=== Section Start ===
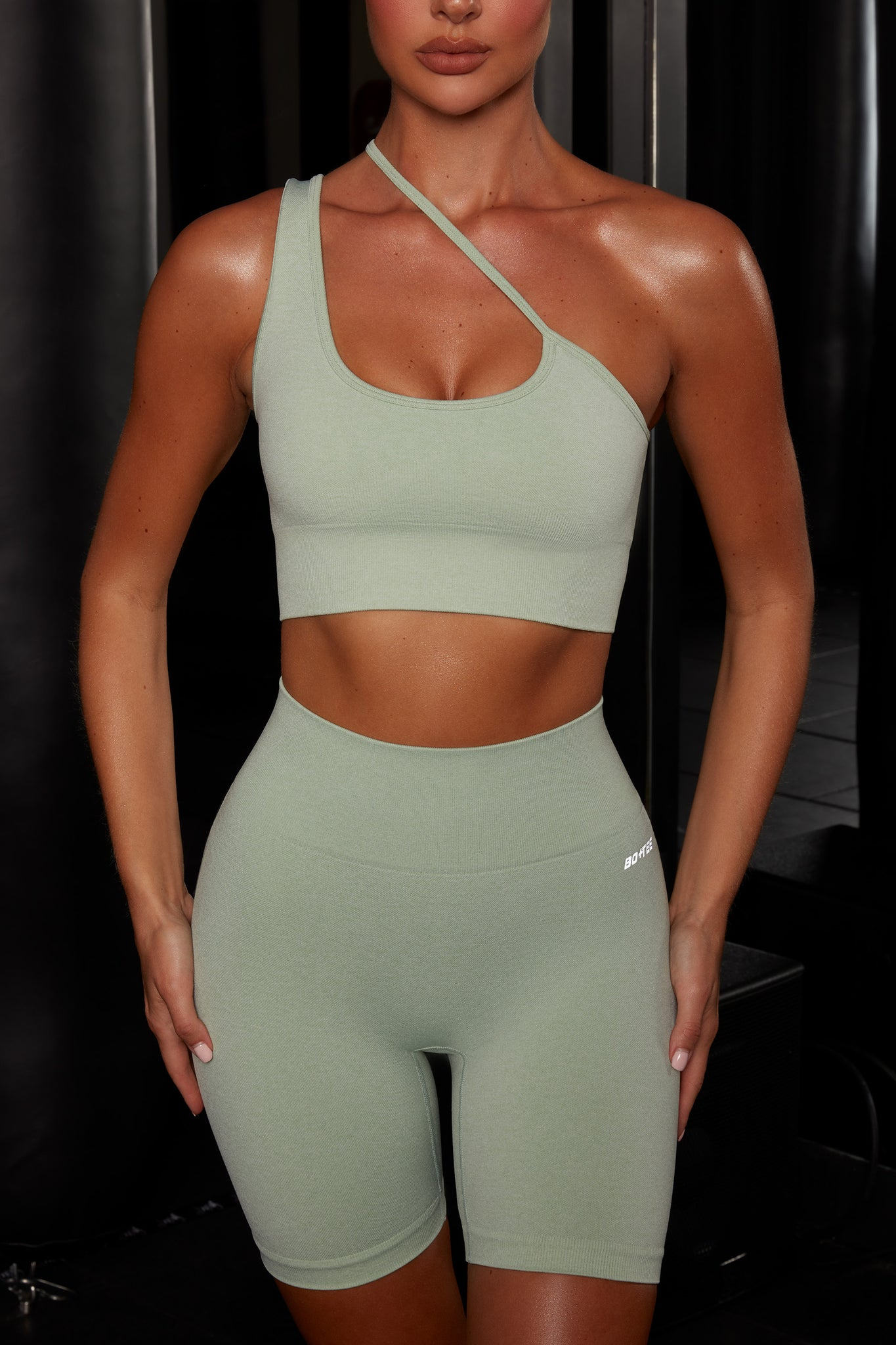 Plain green crop top with asymmetric strap. Image 1 of 6.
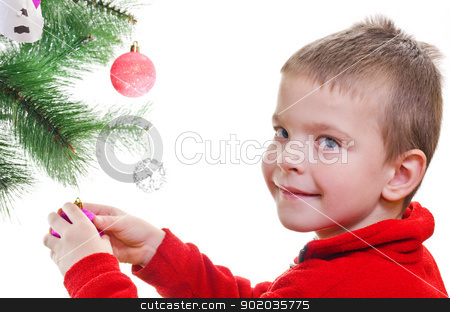 Christmas decoration stock photo, Young boy decorating christmas tree, looking at camera, horizontal shot by Milsi Art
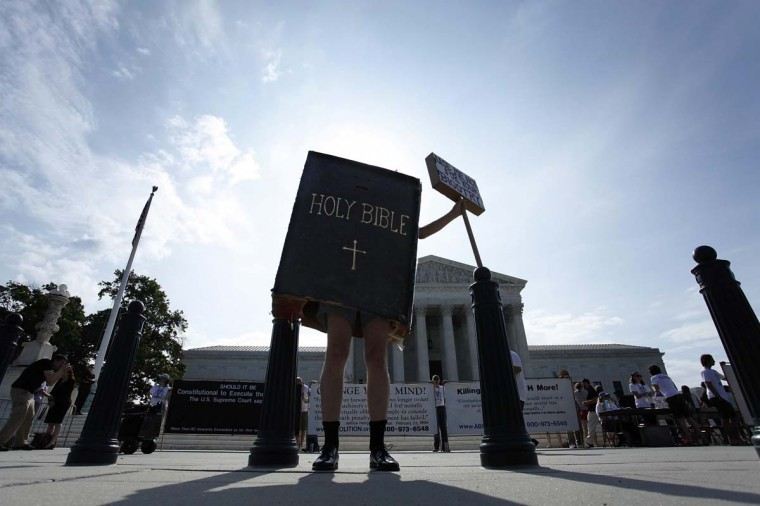 A protester dressed as a copy of the Bible joins groups demonstrating outside the U.S. Supreme Court in Washington June 30, 2014. The U.S. Supreme Court on Monday ruled that business owners can object on religious grounds to a provision of U.S. President Barack Obama's healthcare law that requires closely held companies to provide health insurance that covers birth control. (Jonathan Ernst/Reuters)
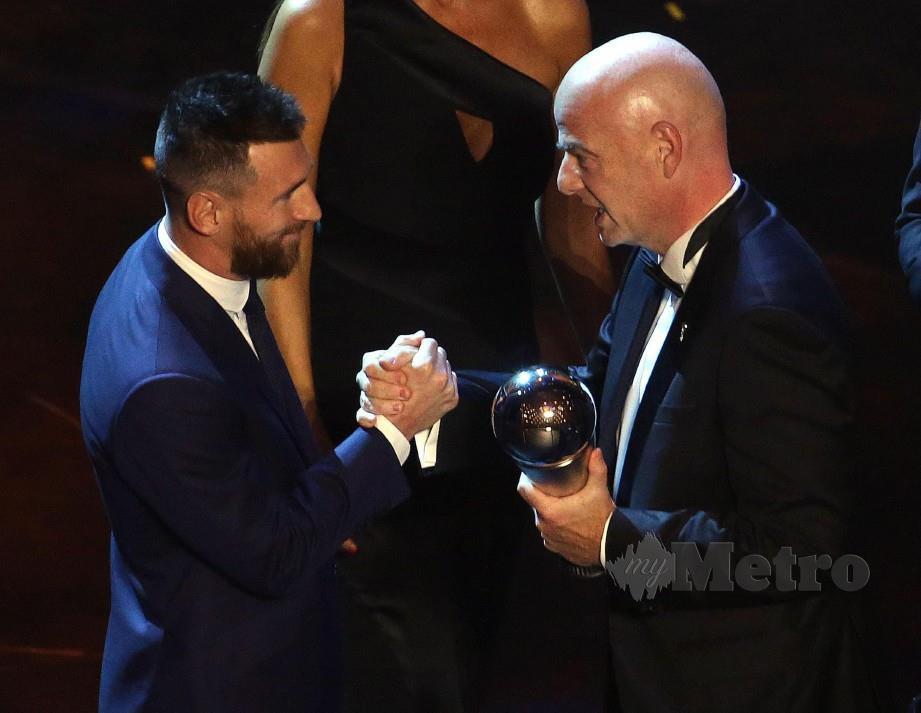MESSI (kiri) menerima trofi daripada Presiden FIFA, Gianni Infantino. — FOTO EPA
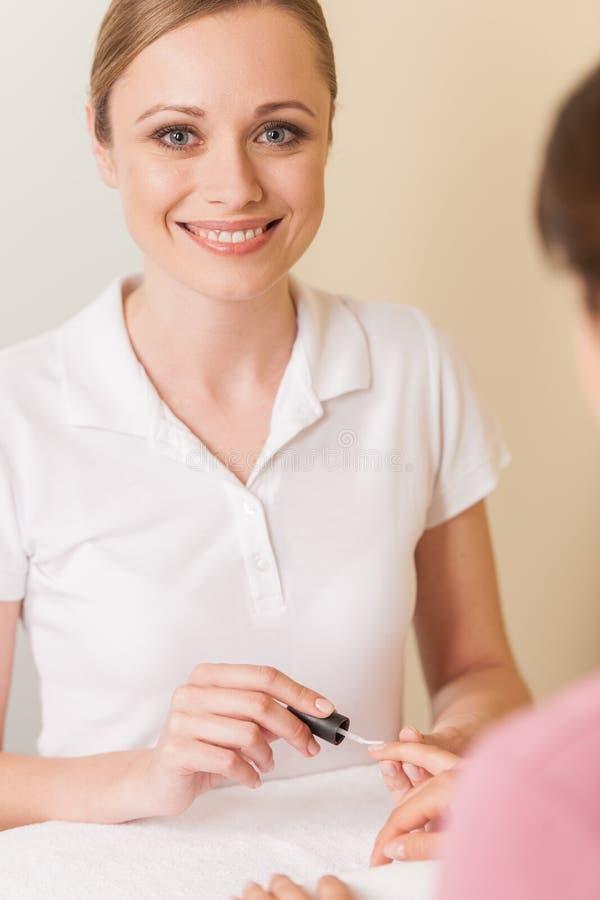 Nahaufnahme von Kosmetikerhandmalereinägeln der Frau im Salon stockfoto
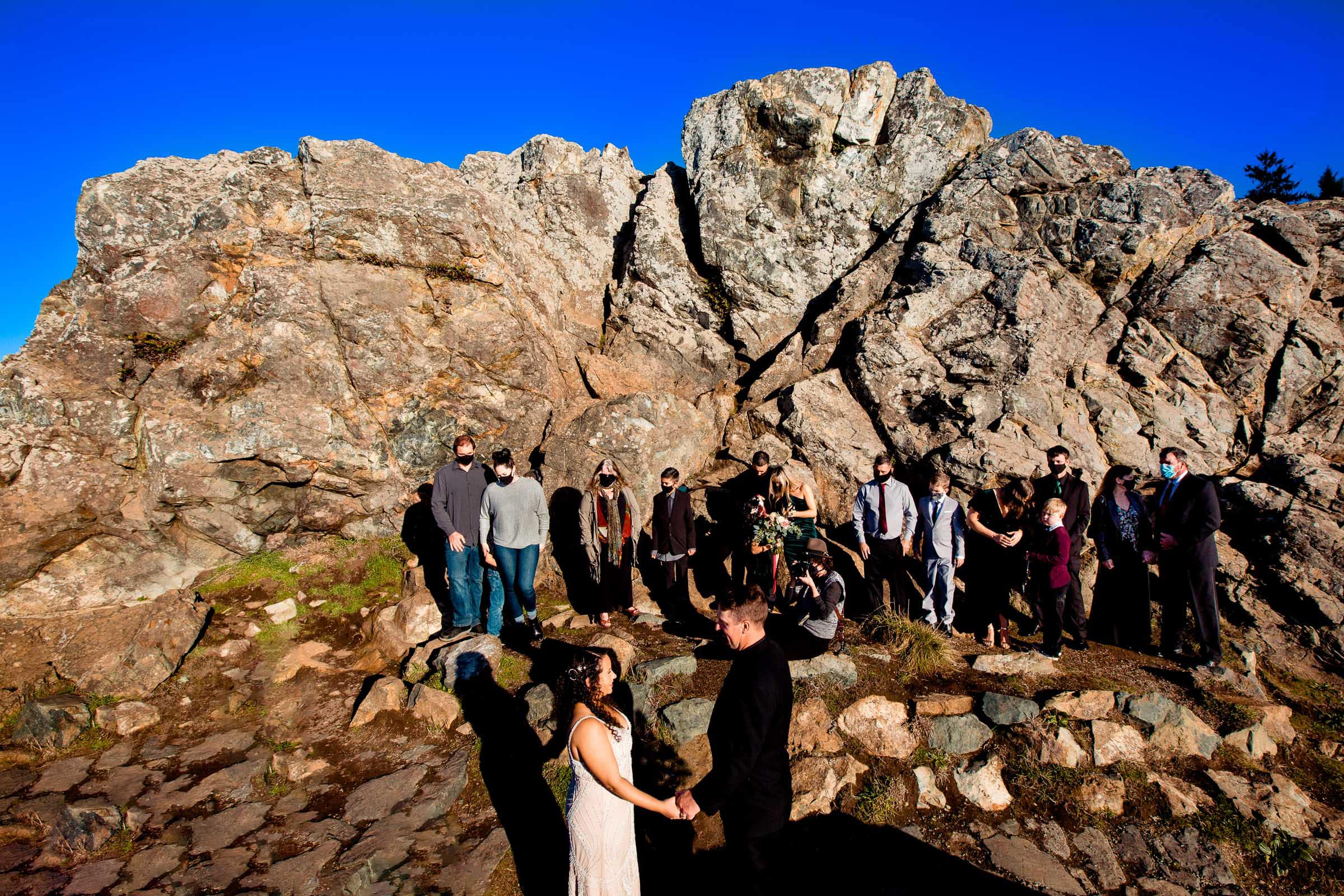 Bride and groom exchanging vows on Wedding Rock for their Patricks Point elopement ceremony with immediate family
=== Section End ===
Work to be completed.
All of the material above should be written out exactly as given, minus any images.

Response below.
 Plain green crop top with asymmetric strap. Image 1 of 6.
 Christmas decoration stock photo, Young boy decorating christmas tree, looking at camera, horizontal shot by Milsi Art
 A protester dressed as a copy of the Bible joins groups demonstrating outside the U.S. Supreme Court in Washington June 30, 2014. The U.S. Supreme Court on Monday ruled that business owners can object on religious grounds to a provision of U.S. President Barack Obama's healthcare law that requires closely held companies to provide health insurance that covers birth control. (Jonathan Ernst/Reuters)
MESSI (kiri) menerima trofi daripada Presiden FIFA, Gianni Infantino. — FOTO EPA
 Nahaufnahme von Kosmetikerhandmalereinägeln der Frau im Salon stockfoto
 Bride and groom exchanging vows on Wedding Rock for their Patricks Point elopement ceremony with immediate family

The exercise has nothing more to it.